Records of scene-based questions
********************
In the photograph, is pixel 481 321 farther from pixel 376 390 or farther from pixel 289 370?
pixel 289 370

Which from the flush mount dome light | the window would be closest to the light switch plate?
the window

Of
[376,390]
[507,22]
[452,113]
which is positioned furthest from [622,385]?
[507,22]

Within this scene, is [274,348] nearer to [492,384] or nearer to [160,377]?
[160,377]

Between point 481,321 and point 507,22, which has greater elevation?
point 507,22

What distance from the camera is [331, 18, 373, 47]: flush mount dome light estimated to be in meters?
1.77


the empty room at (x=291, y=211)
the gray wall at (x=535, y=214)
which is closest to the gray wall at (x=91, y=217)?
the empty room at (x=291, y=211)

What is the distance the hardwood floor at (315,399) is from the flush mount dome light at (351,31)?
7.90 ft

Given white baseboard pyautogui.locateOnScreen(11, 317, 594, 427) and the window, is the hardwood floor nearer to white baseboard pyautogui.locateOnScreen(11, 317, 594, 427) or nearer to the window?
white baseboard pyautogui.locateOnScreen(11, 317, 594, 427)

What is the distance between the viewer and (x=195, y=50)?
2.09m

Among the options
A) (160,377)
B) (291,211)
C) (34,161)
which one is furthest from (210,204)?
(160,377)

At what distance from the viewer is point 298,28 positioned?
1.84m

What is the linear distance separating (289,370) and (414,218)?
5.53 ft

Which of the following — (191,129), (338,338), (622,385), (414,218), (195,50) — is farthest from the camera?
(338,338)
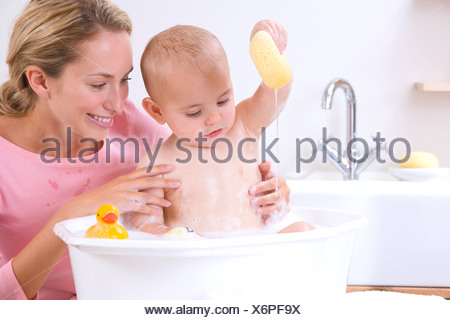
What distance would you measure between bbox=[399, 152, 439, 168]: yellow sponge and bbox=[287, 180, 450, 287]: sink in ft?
0.77

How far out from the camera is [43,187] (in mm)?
1020

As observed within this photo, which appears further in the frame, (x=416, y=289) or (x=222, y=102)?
(x=416, y=289)

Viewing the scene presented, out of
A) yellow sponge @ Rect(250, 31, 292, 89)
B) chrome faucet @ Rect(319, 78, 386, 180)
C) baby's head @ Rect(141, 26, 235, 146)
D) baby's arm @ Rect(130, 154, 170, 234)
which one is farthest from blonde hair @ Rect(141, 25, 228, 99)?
chrome faucet @ Rect(319, 78, 386, 180)

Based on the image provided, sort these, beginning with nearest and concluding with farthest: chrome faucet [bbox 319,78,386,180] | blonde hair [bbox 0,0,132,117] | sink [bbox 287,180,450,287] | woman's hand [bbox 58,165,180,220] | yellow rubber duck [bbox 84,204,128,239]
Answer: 1. yellow rubber duck [bbox 84,204,128,239]
2. woman's hand [bbox 58,165,180,220]
3. blonde hair [bbox 0,0,132,117]
4. sink [bbox 287,180,450,287]
5. chrome faucet [bbox 319,78,386,180]

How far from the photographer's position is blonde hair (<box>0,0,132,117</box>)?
0.90 metres

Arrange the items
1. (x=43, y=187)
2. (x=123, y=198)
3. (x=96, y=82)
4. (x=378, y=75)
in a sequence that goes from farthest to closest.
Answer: (x=378, y=75)
(x=43, y=187)
(x=96, y=82)
(x=123, y=198)

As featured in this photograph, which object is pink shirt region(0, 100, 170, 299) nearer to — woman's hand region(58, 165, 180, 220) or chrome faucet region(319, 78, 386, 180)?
woman's hand region(58, 165, 180, 220)

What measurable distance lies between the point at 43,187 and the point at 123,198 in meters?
0.28

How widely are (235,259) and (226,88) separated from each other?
0.36 metres

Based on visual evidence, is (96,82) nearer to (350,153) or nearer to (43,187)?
(43,187)

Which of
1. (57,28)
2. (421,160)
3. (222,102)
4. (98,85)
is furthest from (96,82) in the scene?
(421,160)

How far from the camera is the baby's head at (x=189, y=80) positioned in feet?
2.81

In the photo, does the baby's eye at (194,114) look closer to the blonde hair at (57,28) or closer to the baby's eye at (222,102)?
the baby's eye at (222,102)

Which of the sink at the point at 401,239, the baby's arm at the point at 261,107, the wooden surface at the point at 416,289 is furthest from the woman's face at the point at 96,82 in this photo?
the wooden surface at the point at 416,289
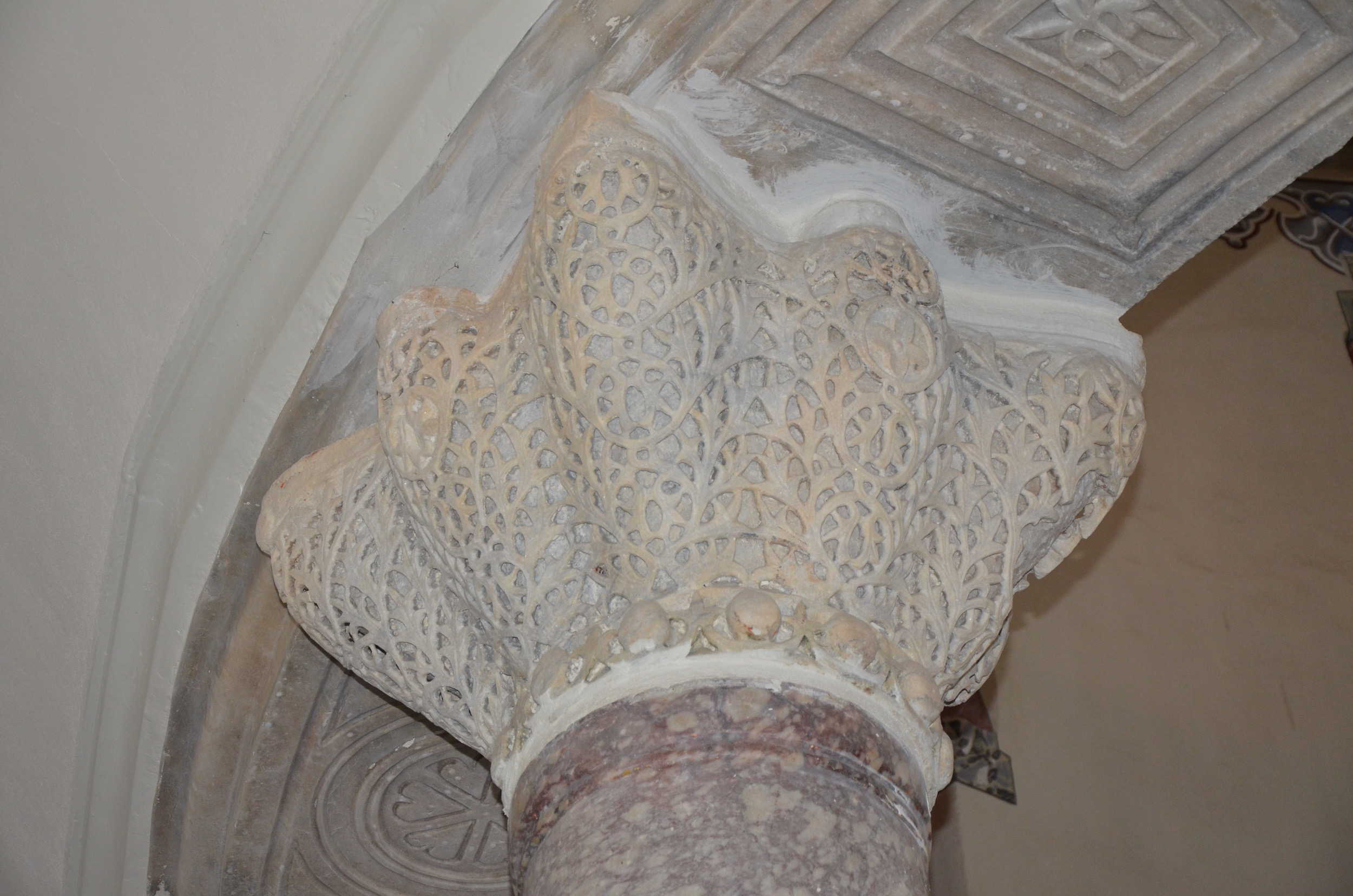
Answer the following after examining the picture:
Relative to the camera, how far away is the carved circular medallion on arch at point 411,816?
7.98 feet

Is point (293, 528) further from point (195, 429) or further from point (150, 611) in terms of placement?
point (150, 611)

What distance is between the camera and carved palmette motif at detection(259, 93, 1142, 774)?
158 centimetres

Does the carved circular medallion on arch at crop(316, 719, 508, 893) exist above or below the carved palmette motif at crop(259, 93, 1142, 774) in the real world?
below

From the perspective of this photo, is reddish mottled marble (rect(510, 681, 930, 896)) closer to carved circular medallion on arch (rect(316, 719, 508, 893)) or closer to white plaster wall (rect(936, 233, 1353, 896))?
carved circular medallion on arch (rect(316, 719, 508, 893))

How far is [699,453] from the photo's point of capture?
1.60 metres

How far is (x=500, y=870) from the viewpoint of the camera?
2.64 meters

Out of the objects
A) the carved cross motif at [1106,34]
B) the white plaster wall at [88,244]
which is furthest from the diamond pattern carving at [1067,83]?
the white plaster wall at [88,244]

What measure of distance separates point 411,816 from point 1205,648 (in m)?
2.24

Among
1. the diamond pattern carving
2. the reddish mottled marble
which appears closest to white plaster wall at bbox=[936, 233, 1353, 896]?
the reddish mottled marble

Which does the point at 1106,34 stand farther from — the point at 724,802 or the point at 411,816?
the point at 411,816

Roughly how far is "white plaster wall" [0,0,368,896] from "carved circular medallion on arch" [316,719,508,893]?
0.45 m

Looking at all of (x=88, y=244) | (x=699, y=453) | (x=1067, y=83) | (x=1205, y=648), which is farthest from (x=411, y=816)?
(x=1205, y=648)

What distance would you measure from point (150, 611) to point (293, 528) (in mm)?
473

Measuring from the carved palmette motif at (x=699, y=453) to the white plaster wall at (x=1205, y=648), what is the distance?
1750 millimetres
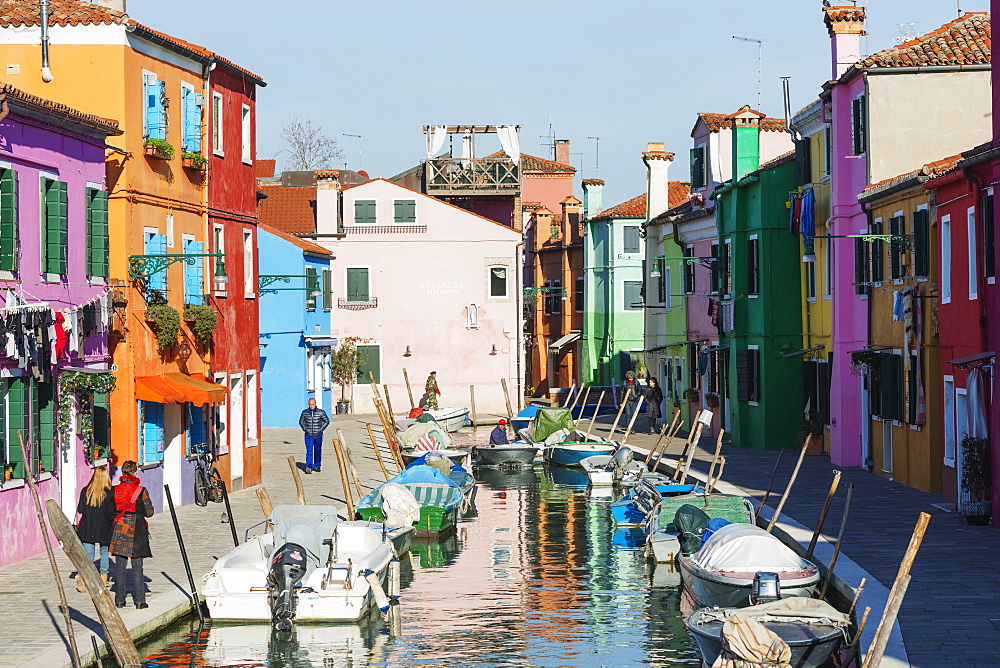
********************
Task brief ::
Copy verbatim the lines from the one containing "What measure of" through the end of the records, including both ends. Omit any pictures from your reproduction.

Task output ::
What measure of distance separates point 411,816 from point 1205,648 (in m)?
2.24

Among
1. the diamond pattern carving
2. the reddish mottled marble
which appears closest to white plaster wall at bbox=[936, 233, 1353, 896]?
the reddish mottled marble

Which does the point at 1106,34 stand farther from — the point at 724,802 or the point at 411,816?
the point at 411,816

Roughly how far is "white plaster wall" [0,0,368,896] from "carved circular medallion on arch" [316,719,508,893]?
0.45 m

Looking at all of (x=88, y=244) | (x=699, y=453) | (x=1067, y=83) | (x=1205, y=648), which is farthest from (x=411, y=816)?
(x=1205, y=648)

What distance would you measure from point (150, 611) to point (293, 528) (in mm)?
473

Measuring from the carved palmette motif at (x=699, y=453) to the white plaster wall at (x=1205, y=648), what is the distance?
1750 millimetres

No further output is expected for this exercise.